Но как бы писатели дня ни отчаивались в будущей славе, они должны, по крайней мере, воздерживаться от причинения вреда в настоящем. Хотя они не могут достичь выдающихся высот совершенства, они могли бы оставаться безвредными. Они могли бы позаботиться о том, чтобы просветить себя, прежде чем пытаться просвещать других, и направить то небольшое влияние, которое у них есть, на честные цели.
Но таково нынешнее состояние нашей литературы, что древний мудрец, который считал «большую книгу большим злом», теперь счел бы множество книг множеством зол. Он счел бы громоздкого писателя, который поглощает год, и рой памфлетистов, которые крадут по часу, равными растратчиками человеческой жизни и не делал бы между ними никакой разницы, кроме как между хищным зверем и стаей саранчи.
№ 86. СУББОТА, 8 ДЕКАБРЯ 1759 ГОДА.
ПРАЗДНОМУ ЧЕЛОВЕКУ. Сэр,
Я молодая леди, недавно вышедшая замуж за молодого джентльмена. Наше состояние велико, наши умы свободны, наши нравы веселы, наши знакомства многочисленны, а наши родственники блестящи.

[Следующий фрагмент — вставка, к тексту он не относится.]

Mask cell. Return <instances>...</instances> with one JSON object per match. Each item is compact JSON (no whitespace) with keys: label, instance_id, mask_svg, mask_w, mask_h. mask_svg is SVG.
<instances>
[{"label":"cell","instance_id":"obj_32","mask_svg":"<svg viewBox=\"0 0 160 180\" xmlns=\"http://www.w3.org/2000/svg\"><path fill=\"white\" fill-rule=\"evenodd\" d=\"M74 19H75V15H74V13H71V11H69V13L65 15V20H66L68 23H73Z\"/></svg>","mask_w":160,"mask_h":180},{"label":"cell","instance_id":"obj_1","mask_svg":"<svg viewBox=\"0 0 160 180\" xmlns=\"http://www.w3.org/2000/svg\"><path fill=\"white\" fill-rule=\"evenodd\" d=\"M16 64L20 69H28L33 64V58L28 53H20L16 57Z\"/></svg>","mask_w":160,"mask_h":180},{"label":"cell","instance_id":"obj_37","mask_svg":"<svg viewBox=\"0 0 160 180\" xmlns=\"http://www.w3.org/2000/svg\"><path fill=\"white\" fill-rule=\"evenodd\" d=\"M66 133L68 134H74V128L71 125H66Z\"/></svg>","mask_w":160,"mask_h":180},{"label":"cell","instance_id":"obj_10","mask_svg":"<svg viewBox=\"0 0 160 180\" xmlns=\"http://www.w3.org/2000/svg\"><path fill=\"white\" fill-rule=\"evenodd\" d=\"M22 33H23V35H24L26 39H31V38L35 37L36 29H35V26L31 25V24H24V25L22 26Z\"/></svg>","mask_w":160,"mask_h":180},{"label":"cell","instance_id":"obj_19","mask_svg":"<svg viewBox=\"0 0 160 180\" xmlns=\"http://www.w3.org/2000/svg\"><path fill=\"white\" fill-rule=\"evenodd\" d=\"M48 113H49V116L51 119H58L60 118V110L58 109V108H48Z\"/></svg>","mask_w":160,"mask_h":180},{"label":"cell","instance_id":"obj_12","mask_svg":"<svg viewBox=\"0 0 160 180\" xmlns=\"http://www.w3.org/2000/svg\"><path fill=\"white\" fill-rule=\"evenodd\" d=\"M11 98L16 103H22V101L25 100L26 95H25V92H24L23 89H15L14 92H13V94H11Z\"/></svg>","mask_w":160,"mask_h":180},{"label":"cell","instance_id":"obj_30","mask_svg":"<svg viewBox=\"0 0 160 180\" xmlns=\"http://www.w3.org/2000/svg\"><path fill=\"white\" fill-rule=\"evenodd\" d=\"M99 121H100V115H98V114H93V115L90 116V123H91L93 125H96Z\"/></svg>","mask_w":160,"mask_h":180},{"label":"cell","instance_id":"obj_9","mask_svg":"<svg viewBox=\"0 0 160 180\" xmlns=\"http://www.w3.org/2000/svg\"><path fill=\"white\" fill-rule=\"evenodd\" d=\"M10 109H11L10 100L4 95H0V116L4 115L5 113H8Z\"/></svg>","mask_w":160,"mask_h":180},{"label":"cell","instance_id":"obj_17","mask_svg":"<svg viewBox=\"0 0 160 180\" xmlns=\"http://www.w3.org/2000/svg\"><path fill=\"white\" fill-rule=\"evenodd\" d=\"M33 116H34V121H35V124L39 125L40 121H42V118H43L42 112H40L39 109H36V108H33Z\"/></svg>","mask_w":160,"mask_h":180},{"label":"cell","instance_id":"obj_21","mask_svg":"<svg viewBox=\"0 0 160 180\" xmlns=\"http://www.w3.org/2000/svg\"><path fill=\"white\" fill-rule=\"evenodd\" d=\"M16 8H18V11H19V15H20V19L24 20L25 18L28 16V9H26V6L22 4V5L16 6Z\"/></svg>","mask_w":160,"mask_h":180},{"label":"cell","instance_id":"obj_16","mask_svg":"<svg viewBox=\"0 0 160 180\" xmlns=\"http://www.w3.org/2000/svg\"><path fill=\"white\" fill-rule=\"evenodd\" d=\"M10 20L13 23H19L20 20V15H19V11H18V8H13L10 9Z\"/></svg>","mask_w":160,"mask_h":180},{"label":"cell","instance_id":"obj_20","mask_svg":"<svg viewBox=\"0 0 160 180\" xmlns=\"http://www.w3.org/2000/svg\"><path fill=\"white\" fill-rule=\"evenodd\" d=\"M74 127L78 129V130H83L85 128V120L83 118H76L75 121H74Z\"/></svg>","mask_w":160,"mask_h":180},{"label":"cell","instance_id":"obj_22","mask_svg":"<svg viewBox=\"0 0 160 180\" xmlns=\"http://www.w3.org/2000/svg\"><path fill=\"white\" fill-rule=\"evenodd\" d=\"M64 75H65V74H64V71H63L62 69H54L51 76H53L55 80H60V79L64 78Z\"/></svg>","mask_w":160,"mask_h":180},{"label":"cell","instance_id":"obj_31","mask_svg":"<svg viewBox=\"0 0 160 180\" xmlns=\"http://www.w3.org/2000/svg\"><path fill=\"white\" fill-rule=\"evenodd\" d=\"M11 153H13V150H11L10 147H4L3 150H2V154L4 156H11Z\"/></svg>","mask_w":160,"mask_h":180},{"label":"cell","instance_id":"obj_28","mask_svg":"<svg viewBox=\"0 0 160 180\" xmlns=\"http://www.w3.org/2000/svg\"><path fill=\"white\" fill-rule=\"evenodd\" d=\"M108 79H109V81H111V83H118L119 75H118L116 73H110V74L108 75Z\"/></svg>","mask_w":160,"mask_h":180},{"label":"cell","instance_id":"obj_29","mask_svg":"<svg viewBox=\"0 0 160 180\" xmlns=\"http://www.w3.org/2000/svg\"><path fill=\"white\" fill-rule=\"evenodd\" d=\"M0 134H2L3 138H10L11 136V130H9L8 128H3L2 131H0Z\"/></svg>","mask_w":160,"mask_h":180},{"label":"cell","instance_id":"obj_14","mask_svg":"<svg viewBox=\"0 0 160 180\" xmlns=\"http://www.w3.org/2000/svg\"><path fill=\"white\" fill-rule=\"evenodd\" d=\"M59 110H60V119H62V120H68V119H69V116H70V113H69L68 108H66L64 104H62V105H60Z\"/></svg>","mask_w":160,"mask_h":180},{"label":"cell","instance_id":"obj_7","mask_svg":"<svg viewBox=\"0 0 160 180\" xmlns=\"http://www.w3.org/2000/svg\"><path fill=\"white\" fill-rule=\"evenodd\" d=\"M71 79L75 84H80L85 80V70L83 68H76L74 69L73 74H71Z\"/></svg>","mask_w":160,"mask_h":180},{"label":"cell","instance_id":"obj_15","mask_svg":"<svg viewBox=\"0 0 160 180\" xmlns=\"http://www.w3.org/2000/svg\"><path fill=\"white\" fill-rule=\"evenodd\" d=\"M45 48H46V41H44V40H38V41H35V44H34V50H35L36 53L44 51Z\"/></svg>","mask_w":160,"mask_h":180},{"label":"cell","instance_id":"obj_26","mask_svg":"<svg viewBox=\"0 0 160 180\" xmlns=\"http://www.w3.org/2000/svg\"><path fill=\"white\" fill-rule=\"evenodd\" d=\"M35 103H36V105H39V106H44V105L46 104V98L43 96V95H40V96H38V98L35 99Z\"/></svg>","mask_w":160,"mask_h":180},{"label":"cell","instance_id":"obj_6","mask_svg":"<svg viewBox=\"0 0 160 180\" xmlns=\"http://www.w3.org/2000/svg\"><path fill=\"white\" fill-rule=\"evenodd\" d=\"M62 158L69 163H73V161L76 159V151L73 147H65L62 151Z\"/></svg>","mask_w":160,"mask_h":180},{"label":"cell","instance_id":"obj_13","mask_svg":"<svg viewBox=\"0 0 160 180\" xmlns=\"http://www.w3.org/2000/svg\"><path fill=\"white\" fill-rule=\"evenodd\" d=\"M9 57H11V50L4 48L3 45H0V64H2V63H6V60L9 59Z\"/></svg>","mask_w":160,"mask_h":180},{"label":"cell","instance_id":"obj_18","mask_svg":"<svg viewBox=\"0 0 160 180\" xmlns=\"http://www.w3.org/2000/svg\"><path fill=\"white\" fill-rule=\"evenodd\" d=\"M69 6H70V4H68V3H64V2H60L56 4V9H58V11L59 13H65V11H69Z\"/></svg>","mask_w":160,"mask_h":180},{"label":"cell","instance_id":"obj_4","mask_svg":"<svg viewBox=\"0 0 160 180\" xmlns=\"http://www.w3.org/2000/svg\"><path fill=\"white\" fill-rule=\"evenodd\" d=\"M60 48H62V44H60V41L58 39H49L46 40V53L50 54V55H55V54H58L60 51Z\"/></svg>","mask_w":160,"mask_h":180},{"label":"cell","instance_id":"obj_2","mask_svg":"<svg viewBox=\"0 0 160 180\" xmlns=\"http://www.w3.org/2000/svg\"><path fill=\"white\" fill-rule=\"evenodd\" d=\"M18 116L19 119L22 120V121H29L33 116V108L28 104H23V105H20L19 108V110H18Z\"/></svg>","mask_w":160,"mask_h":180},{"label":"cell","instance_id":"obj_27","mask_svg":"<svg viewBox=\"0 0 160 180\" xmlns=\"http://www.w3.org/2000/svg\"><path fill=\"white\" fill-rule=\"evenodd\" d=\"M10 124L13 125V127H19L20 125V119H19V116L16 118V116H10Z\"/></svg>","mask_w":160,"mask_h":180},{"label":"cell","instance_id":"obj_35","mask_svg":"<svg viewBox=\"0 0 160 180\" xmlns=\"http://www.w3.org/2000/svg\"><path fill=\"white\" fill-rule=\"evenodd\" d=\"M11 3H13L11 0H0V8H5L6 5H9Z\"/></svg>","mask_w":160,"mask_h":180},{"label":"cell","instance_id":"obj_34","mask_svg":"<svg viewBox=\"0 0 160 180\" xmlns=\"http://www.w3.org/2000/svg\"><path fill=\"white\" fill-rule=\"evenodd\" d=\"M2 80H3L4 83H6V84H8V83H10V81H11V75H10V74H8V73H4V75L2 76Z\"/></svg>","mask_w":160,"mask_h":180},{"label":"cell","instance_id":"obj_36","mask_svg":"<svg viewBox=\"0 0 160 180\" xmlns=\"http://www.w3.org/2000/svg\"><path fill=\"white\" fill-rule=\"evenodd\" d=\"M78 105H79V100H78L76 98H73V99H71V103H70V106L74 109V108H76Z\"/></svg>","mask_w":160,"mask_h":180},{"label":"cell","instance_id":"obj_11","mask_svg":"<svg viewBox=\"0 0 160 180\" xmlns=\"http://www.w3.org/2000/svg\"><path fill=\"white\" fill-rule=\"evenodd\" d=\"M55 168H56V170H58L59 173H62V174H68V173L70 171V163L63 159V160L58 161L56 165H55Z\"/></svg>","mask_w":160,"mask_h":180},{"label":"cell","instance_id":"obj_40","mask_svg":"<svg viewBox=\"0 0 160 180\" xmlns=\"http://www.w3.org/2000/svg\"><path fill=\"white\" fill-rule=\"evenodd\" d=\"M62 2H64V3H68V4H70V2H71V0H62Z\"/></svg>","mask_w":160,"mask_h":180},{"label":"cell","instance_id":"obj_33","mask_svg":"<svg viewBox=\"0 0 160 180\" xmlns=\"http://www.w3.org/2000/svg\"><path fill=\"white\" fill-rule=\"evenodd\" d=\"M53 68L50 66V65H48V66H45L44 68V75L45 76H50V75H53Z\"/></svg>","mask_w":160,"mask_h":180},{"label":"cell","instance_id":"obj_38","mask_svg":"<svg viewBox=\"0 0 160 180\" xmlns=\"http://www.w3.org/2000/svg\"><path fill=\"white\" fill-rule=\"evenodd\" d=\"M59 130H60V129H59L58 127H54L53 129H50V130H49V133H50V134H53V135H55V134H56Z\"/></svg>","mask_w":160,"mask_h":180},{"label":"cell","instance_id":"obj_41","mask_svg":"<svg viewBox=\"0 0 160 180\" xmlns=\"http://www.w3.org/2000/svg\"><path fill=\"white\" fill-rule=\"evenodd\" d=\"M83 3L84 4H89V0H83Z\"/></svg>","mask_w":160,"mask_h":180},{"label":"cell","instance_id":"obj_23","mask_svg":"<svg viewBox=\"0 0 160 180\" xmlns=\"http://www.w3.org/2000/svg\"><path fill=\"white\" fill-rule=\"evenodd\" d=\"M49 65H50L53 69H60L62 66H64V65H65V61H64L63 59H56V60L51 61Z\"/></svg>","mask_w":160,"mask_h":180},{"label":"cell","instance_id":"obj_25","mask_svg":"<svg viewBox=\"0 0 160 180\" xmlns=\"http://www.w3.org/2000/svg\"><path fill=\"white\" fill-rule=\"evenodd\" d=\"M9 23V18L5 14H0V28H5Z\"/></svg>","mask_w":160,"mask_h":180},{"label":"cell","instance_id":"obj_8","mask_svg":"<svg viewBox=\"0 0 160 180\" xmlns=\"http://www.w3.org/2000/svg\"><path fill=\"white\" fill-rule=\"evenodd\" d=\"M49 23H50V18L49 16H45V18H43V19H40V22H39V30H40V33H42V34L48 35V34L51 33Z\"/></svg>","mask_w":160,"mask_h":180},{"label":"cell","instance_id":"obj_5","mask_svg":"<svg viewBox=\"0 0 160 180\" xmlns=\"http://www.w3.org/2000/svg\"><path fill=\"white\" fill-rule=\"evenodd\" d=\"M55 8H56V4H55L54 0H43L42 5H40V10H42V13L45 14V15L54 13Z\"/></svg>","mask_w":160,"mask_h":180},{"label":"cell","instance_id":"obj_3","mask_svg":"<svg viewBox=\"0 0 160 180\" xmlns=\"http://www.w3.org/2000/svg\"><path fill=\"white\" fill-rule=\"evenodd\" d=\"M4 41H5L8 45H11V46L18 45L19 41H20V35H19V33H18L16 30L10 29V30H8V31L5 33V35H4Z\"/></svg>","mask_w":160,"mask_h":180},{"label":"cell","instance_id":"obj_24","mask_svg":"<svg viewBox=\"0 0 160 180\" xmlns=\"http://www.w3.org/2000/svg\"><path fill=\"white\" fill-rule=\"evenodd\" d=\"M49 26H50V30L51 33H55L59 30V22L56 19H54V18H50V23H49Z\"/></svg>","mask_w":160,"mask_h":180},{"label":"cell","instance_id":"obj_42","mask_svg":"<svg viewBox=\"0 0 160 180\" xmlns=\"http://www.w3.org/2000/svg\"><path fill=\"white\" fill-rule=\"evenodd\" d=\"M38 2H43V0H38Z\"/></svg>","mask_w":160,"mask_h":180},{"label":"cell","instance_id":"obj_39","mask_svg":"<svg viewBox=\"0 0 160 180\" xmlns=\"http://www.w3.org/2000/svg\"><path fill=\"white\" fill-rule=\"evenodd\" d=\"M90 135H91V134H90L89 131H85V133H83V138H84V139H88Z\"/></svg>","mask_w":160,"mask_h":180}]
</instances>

Мы считали, что брак, как и жизнь, имеет свою юность; что первый год — это год веселья и пиров, и решили увидеть зрелища и ощутить радости Лондона, прежде чем прибавление в семействе ограничит нас домашними заботами и домашними удовольствиями.
Мало времени было потрачено на подготовку; карета была запряжена, и несколько дней привезли нас в Лондон, и мы вышли в жилье, предоставленное нам мисс Бидди Трайфл, незамужней племянницей отца моего мужа, где мы нашли апартаменты на втором этаже, которые, как сказала нам кузина, послужат нам, пока мы не сможем порадовать себя более удобным и элегантным жилищем, и которые она сняла по очень высокой цене, потому что не стоило заключать трудную сделку на столь короткое время.
Здесь я намеревалась скрываться, пока не будут сшиты мои новые платья и не нанято новое жилье; но мисс Трайфл так усердно известила о нашем прибытии всех своих знакомых, что на следующий день я имела огорчение видеть дверь, запруженную расписными каретами и креслами с коронами, и была вынуждена принимать всех родственников моего мужа на втором этаже.
Неудобства часто уравновешиваются некоторым преимуществом: возвышенность моих апартаментов давала тему для разговора, в которой, без такой помощи, мы рисковали бы нуждаться. Леди Стейтли рассказала нам, сколько лет прошло с тех пор, как она поднималась по стольким ступеням. Мисс Эйри подбежала к окну и подумала, что очаровательно видеть пешеходов такими маленькими на улице; а мисс Джентл пошла попробовать тот же эксперимент и закричала, обнаружив себя так высоко над землей.